Browsed by
Month: July 2019

Troublemakers

Troublemakers

One of the things I’ve come to recognize and embrace over time is my love for the (so-called) troublemakers. I know the issue with them is right there in the name, but I can’t deny my soft spot for them.

It’s not that I think a troublemaker is always right. A troublemaker is someone who is willing to put their necks on the line, risk a hit, or lose status because they believe in something strongly enough to speak out. 

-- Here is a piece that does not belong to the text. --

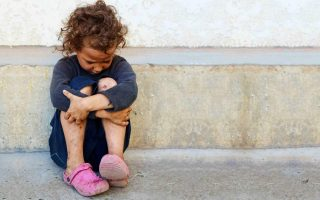 four-in-10-children-in-greece-at-risk-of-poverty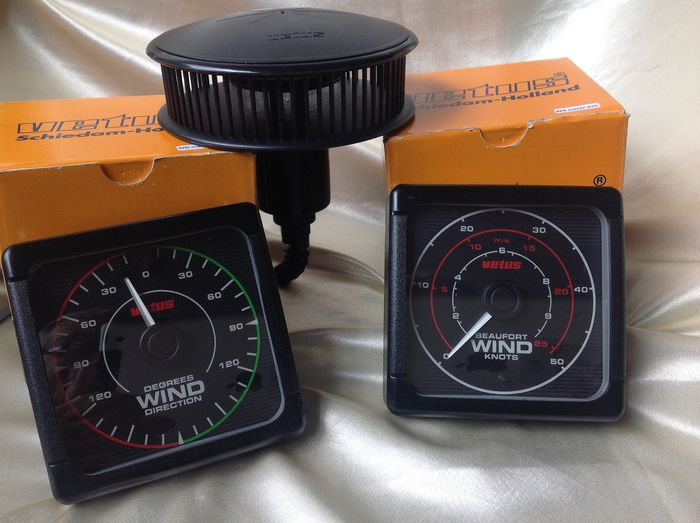 VETUS wind speed + wind direction meter WITHOUT moving parts - Plastic - 20th century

A troublemaker has courage and passion. A troublemaker will push back, question any decision, question your grasp on a situation, question your very values or your sanity, demand better answers, and even foment revolution. When they’ve got the facts sideways or in half-measure, or when they value chaos, domination or revenge, they can cause destruction, woe, and havoc. But let’s be honest: any quality worth having is risky. Every strength is a weakness in some context. We can’t hold that against the troublemaker.  Heroes are villains too, when you tell the story from a different perspective.

One of the fundamental lessons I’ve learned about trying to make change, very big or very small, is that indifference is far more difficult to overcome than hostility is. I know many people disagree with me; if you dislike conflict and avoid it wherever possible, indifference must always be preferable to hostile disagreement. But in order to be hostile, you have to care. A lot. If no one cares about what you’e trying to do or change, you have a much tougher task in front of you, and you’re going to be doing it pretty much alone. If someone is fighting you and your work tooth and nail, they have energy, passion, and commitment. All you need to do is change their mind. You need to be absolutely ready to let them change yours. 

Like most of us, I have a long history of being wrong. I always start out assuming I understand a situation and know enough to have a perspective I can act on. And then I learn more, and realize I was wrong. Once in a while, I learn something that causes one of my core perspectives, one I’ve built a lifetime of decisions and actions on top of, to come tumbling down. Usually, it hurts. We weave our perspectives into ourselves so tightly that losing one of them is like coming unravelled, and it can seriously sting. But all learning is pain, and when you’re facing it, you can either cover over the hole and pretend nothing’s changed, or let that learning change you.

Troublemakers give me the hope that there’s a moment like that coming. Listening to their perspective unravels when I know and gives me the tools to knit together something more complicated and more true. So as often as they throw a spanner in the works, I think we’d all be poorer, and less, without them.